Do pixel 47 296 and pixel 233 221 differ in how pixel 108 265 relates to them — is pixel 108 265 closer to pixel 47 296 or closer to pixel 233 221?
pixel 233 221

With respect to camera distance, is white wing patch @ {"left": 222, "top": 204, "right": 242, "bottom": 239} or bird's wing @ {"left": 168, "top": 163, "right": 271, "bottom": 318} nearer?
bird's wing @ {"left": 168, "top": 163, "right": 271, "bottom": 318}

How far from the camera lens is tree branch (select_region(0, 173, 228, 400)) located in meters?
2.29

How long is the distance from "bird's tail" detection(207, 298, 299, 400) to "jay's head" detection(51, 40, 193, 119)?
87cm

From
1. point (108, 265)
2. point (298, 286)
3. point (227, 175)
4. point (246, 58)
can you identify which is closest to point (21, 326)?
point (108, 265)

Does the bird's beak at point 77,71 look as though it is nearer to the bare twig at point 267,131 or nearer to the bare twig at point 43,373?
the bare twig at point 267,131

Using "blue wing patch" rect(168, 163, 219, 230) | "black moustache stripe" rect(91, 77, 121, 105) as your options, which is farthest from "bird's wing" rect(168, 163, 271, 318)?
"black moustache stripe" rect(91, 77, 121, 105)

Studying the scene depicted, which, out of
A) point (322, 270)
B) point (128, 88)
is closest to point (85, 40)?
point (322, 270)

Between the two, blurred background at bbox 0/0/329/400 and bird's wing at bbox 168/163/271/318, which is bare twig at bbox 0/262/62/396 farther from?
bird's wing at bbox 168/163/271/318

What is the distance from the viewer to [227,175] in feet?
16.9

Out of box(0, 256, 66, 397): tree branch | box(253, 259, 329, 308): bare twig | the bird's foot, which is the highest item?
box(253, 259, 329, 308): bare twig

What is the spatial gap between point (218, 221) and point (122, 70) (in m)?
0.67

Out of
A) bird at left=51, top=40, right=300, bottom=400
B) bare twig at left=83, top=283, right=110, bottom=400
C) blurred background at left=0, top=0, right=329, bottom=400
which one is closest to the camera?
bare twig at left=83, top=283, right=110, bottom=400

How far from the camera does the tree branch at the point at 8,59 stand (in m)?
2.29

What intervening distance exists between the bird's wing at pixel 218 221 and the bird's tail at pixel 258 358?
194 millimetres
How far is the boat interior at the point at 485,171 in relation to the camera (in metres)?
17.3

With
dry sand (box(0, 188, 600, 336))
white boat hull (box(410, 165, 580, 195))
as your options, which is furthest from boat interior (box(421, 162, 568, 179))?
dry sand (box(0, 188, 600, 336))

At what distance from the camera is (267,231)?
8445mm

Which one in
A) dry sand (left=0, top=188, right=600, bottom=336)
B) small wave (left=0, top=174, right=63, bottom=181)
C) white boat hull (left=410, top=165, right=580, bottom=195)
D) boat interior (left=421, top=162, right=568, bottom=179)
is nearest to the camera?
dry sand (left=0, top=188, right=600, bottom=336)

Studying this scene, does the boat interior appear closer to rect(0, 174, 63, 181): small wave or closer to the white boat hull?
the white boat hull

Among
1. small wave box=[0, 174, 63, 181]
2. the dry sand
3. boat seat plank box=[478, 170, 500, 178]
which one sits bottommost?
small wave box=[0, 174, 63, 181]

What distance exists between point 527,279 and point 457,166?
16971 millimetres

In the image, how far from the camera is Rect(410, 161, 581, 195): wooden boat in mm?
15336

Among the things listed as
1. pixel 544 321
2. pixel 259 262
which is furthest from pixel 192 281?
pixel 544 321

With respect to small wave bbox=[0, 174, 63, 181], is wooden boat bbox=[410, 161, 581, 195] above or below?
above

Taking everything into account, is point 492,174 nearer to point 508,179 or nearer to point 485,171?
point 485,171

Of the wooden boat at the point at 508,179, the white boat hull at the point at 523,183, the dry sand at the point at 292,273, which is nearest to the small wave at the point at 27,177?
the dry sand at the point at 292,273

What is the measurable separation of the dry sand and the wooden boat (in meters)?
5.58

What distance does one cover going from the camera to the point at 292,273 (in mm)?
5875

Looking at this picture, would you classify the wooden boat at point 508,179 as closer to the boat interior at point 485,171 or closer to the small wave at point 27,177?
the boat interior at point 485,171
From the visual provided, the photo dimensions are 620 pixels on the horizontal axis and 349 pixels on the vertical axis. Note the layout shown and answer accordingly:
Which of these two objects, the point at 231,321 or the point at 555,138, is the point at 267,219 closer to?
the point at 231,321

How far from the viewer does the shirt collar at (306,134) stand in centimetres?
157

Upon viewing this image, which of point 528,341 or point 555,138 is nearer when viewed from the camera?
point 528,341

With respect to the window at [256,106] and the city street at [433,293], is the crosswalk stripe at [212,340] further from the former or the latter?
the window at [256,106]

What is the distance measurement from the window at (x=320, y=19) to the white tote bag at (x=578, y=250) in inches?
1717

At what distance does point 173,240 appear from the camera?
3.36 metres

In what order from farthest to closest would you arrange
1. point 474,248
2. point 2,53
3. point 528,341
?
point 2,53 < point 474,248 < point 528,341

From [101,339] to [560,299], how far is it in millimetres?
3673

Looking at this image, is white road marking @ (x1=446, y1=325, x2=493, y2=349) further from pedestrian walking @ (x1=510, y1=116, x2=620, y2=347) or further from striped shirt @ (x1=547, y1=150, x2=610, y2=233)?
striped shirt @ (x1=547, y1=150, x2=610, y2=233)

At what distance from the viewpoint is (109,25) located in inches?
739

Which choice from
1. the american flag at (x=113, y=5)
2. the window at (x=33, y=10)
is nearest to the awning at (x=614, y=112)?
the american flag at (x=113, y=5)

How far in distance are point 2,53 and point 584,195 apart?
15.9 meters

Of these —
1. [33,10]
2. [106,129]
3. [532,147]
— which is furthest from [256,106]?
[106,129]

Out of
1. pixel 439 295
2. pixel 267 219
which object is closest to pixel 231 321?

============

• _The problem_: Once more, set down the full listing, verbatim.

• _Finished exercise_:
Do pixel 47 296 and pixel 233 221 differ in how pixel 108 265 relates to them — is pixel 108 265 closer to pixel 47 296 or closer to pixel 233 221?
pixel 233 221

With respect to camera distance, is white wing patch @ {"left": 222, "top": 204, "right": 242, "bottom": 239} or bird's wing @ {"left": 168, "top": 163, "right": 271, "bottom": 318} nearer?
bird's wing @ {"left": 168, "top": 163, "right": 271, "bottom": 318}

How far from the camera lens is tree branch (select_region(0, 173, 228, 400)) located in meters?
2.29

How long is the distance from "bird's tail" detection(207, 298, 299, 400) to "jay's head" detection(51, 40, 193, 119)?
87cm

From
1. point (108, 265)
2. point (298, 286)
3. point (227, 175)
4. point (246, 58)
can you identify which is closest to point (21, 326)?
point (108, 265)

Does the bird's beak at point 77,71 look as though it is nearer to the bare twig at point 267,131 or nearer to the bare twig at point 43,373?
the bare twig at point 267,131

Using "blue wing patch" rect(168, 163, 219, 230) | "black moustache stripe" rect(91, 77, 121, 105) as your options, which is farthest from "bird's wing" rect(168, 163, 271, 318)?
"black moustache stripe" rect(91, 77, 121, 105)

Studying the scene depicted, which, out of
A) point (322, 270)
B) point (128, 88)
is closest to point (85, 40)?
point (322, 270)

Between the two, blurred background at bbox 0/0/329/400 and bird's wing at bbox 168/163/271/318, which is bare twig at bbox 0/262/62/396 farther from?
bird's wing at bbox 168/163/271/318

What is the distance from the viewer to [227,175] in feet?
16.9

Out of box(0, 256, 66, 397): tree branch | box(253, 259, 329, 308): bare twig | the bird's foot, which is the highest item?
box(253, 259, 329, 308): bare twig

What is the spatial gap between point (218, 221) and point (122, 70) (in m)?
0.67

Out of
A) bird at left=51, top=40, right=300, bottom=400
B) bare twig at left=83, top=283, right=110, bottom=400
C) blurred background at left=0, top=0, right=329, bottom=400
which one is closest to the camera?
bare twig at left=83, top=283, right=110, bottom=400

How far from the camera does the tree branch at the point at 8,59 stand (in m)?
2.29

What intervening distance exists between the bird's wing at pixel 218 221 and the bird's tail at pixel 258 358?
194 millimetres
How far is the boat interior at the point at 485,171 in relation to the camera (in metres)?
17.3

With
dry sand (box(0, 188, 600, 336))
white boat hull (box(410, 165, 580, 195))
as your options, which is furthest from boat interior (box(421, 162, 568, 179))?
dry sand (box(0, 188, 600, 336))

At what distance from the camera is (267,231)?
8445mm

Which one in
A) dry sand (left=0, top=188, right=600, bottom=336)
B) small wave (left=0, top=174, right=63, bottom=181)
C) white boat hull (left=410, top=165, right=580, bottom=195)
D) boat interior (left=421, top=162, right=568, bottom=179)
is nearest to the camera?
dry sand (left=0, top=188, right=600, bottom=336)

Studying this scene, does the boat interior appear closer to rect(0, 174, 63, 181): small wave or closer to the white boat hull?
the white boat hull

Among
1. small wave box=[0, 174, 63, 181]
2. the dry sand
3. boat seat plank box=[478, 170, 500, 178]
which one sits bottommost?
small wave box=[0, 174, 63, 181]

What distance exists between point 527,279 and point 457,166?
16971 millimetres

In the image, how far from the camera is Rect(410, 161, 581, 195): wooden boat in mm?
15336

Among the things listed as
1. pixel 544 321
2. pixel 259 262
which is furthest from pixel 192 281?
pixel 544 321

With respect to small wave bbox=[0, 174, 63, 181], is wooden boat bbox=[410, 161, 581, 195] above or below?
above

Taking everything into account, is point 492,174 nearer to point 508,179 or nearer to point 485,171?
point 485,171

Of the wooden boat at the point at 508,179, the white boat hull at the point at 523,183, the dry sand at the point at 292,273, which is nearest to the small wave at the point at 27,177?
the dry sand at the point at 292,273

What is the measurable separation of the dry sand and the wooden boat (in meters)?
5.58

What distance does one cover going from the camera to the point at 292,273 (in mm)?
5875

Looking at this picture, would you classify the wooden boat at point 508,179 as closer to the boat interior at point 485,171 or closer to the small wave at point 27,177?
the boat interior at point 485,171
From the visual provided, the photo dimensions are 620 pixels on the horizontal axis and 349 pixels on the vertical axis. Note the layout shown and answer accordingly:
Which of these two objects, the point at 231,321 or the point at 555,138, is the point at 267,219 closer to?
the point at 231,321

How far from the viewer does the shirt collar at (306,134) stand in centimetres?
157

Upon viewing this image, which of point 528,341 or point 555,138 is nearer when viewed from the camera?
point 528,341

With respect to the window at [256,106] and the city street at [433,293], is the crosswalk stripe at [212,340] further from the former or the latter?
the window at [256,106]

What is the distance measurement from the window at (x=320, y=19) to the white tote bag at (x=578, y=250) in inches?
1717

At what distance does point 173,240 appear from the camera?
3.36 metres

In what order from farthest to closest would you arrange
1. point 474,248
2. point 2,53
3. point 528,341
?
point 2,53 < point 474,248 < point 528,341

From [101,339] to [560,299], how far is it in millimetres?
3673

Looking at this image, is white road marking @ (x1=446, y1=325, x2=493, y2=349) further from pedestrian walking @ (x1=510, y1=116, x2=620, y2=347) or further from striped shirt @ (x1=547, y1=150, x2=610, y2=233)?
striped shirt @ (x1=547, y1=150, x2=610, y2=233)

At what distance from the viewpoint is (109,25) located in inches?
739

Which choice from
1. the american flag at (x=113, y=5)
2. the window at (x=33, y=10)
is nearest to the awning at (x=614, y=112)?
the american flag at (x=113, y=5)

How far in distance are point 2,53 and point 584,195 apart?
15.9 meters

Of these —
1. [33,10]
2. [106,129]
3. [532,147]
— which is furthest from [256,106]?
[106,129]

Out of
1. pixel 439 295
2. pixel 267 219
which object is closest to pixel 231 321?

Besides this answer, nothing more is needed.